Pues más o menos eso es lo que ha ocurrido este otoño en el Valencia. Cuando el 11-S Lim atacó las torres gemelas, quiero decir, la doble M, el valencianismo temió lo peor. Se vislumbraba un futuro tan negro como el de hace tres temporadas, un retorno al oscuro pasado en toda regla. Muchos rezábamos para que Voro dejara su plácida vida en los despachos y rescatara a un equipo que intuíamos que iba a ir a la deriva. El empecinamiento en el error por parte de la propiedad parecía llevar al Valencia al abismo. Celades, el Prandelli de hace tres años, parecía cualquier cosa menos el hombre idóneo para continuar el proyecto de Marcelino y los jugadores daban la sensación de estar deseando que se abriera el mercado de invierno para no verse arrastrados al fango.
Quizás fueran temores apocalípticos, pero el pasado era contundente. Salvo Nuno, todos los entrenadores elegidos por la propiedad asiática para conducir el proyecto deportivo habían resultado un desastre. Alguno, incluso, una tomadura de pelo. Celades tenía pinta de ser un nuevo Aiestarán, un técnico al que el traje de primer entrenador le vino grande, o un nuevo Prandelli, el entrenador que se equivocó de enemigo cuando apuntó a la plantilla. Celades, además, proponía tácticamente un fútbol construido desde el ataque, en las antípodas del ideario de Marcelino y la historia nos dice que siempre que un entrenador de ataque reemplazó a uno defensivo acabó por estropear el invento. Pensad en Luis y Valdano, en Quique y Koeman, en Espárrago y Hiddink.

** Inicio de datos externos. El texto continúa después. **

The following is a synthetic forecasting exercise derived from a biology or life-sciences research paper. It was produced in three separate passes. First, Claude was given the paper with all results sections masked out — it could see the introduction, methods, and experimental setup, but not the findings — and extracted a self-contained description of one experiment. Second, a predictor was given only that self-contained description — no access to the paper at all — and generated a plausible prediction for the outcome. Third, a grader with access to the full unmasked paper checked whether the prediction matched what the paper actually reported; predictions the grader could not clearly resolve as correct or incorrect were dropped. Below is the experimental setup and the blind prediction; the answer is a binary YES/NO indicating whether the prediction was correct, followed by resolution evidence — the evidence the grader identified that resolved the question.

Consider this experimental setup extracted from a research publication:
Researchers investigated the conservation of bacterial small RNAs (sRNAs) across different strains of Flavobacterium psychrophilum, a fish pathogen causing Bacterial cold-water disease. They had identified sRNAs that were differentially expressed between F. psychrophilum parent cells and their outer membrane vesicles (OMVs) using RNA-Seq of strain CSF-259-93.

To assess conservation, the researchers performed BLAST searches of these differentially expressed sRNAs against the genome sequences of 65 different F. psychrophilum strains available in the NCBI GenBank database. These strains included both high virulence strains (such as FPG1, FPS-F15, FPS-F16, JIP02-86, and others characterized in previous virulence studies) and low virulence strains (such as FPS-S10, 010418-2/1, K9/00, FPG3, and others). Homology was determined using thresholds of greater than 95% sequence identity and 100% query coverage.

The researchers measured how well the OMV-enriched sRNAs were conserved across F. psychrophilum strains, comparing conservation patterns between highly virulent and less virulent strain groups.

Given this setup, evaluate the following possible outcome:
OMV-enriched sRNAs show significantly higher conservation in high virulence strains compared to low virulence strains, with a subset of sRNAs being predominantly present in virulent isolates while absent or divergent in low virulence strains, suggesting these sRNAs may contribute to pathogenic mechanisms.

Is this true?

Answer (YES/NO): YES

Contra todo pronóstico, Celades se ha revelado como un entrenador capaz de gobernar la plantilla, un aspecto fundamental para crear un equipo ganador, de adaptarse a las necesidades del grupo y de gestionar los egos en favor del colectivo. Ya sé que esta última frase parece sacada de un manual de psicología deportiva, pero esto se traduce en que hemos visto cómo Wass ha pasado a ser una garantía en cualquier puesto cuando hace unos meses era un recurso inevitable, cómo han crecido Ferran Torres y Carlos Soler, cómo ha hurgado en el cerebro de Gabriel para que se crea que es Chuck Norris o cómo ha mantenido los galones de un Parejo que sigue siendo la prolongación de la figura del míster en el terreno de juego.
Y lo ha hecho desde la calma, desde la tranquilidad. Desde sus comparecencias públicas hasta su comportamiento en la grada, Celades es un hombre tranquilo, aburrido como Cúper, adusto como Espárrago. Irse de fiesta con Celades puede ser una tortura similar a llevarte a la ópera a un concursante de 'Mujeres y Hombres y Viceversa', pero si nos hace mantener la ilusión la fiesta la llevaremos por dentro.